There are two key points to understand why focusing on the process will always trump focusing on the individual in the workplace:




1. Processes are the most reliable targets for improvement


Unlike people, manufacturing processes are by definition consistent and measurable. This makes them the perfect target to continuously analyze and incrementally improve! If defects are occurring, Lean teaches us that systems and processes are likely the root cause in the majority of cases.


It gives us the perspective to approach each production issue as an improvement opportunity, and that updating the process will make our jobs that much easier tomorrow!

Carefully adjusting and reviewing these processes eliminates weakness that could result in human error down the line. That's why Lean practices leverage systems like 5S, mapping value streams, standardized work, and Poka-Yoke (mistake-proofing a process). These systems center attention on the process, not on figuring out "who screwed up this time?".




2. Employee Potential is Limitless with Great Processes


When processes are bloated with excessive waste, variability, and bottlenecks, no operator--regardless of skill level--can perform at their peak. Cumbersome process tend to overwhelm people. By taking this burden off the employee via improvements to systems and processes, Lean enables everyone to take on more value-adding work that can show off their own employee genius.

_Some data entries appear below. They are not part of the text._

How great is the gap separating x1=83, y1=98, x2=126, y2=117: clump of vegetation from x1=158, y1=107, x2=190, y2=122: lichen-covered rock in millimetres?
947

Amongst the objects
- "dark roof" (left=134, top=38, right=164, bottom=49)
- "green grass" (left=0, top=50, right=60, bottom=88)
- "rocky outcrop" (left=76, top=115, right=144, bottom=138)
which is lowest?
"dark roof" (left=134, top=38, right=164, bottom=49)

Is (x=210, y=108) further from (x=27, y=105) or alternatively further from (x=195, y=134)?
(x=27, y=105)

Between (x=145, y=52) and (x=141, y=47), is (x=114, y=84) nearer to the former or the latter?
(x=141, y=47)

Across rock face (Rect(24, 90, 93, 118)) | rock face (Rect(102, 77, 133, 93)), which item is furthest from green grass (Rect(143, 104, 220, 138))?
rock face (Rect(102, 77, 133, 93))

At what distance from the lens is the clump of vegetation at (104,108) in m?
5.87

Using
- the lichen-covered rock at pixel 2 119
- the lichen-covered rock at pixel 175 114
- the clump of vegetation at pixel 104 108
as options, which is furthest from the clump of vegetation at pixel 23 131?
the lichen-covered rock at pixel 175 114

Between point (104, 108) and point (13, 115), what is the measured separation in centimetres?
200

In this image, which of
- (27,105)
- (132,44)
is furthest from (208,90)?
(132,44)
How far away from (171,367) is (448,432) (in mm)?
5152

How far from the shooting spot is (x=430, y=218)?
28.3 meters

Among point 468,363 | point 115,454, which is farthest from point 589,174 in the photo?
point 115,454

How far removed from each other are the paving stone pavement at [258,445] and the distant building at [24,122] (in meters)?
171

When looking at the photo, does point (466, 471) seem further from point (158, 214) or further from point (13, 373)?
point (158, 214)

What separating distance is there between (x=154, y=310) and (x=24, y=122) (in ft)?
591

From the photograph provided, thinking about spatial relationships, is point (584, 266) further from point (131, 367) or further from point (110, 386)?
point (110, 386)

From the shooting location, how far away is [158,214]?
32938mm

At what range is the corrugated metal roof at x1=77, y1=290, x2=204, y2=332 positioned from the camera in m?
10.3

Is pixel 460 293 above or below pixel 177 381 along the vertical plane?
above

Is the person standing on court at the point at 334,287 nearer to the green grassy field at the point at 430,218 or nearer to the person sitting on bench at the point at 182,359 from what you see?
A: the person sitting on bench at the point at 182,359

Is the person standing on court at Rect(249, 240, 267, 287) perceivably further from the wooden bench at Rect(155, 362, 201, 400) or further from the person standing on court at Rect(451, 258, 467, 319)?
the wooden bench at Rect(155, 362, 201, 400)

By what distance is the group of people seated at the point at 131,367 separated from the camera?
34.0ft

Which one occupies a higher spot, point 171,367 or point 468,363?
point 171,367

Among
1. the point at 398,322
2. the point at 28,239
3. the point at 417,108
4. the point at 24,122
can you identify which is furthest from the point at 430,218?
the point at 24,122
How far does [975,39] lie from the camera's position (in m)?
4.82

When processes run smoothly and waste-free, employees are enabled to express their dedication to productivity and quality. You'll find employees have so much more to offer when your processes become robust enablers rather than a hindering obstacle.


Ultimately, when the primary focus is zeroed in on improving the process rather than an employee's mistake, better results are sure to come. Perfectly optimized processes can unlock higher levels of reliability and employee performance that focusing on employee weaknesses would never be able to foster in the workplace.


TL;DR - focus on improving the process over the person, and reliably great outcomes will follow!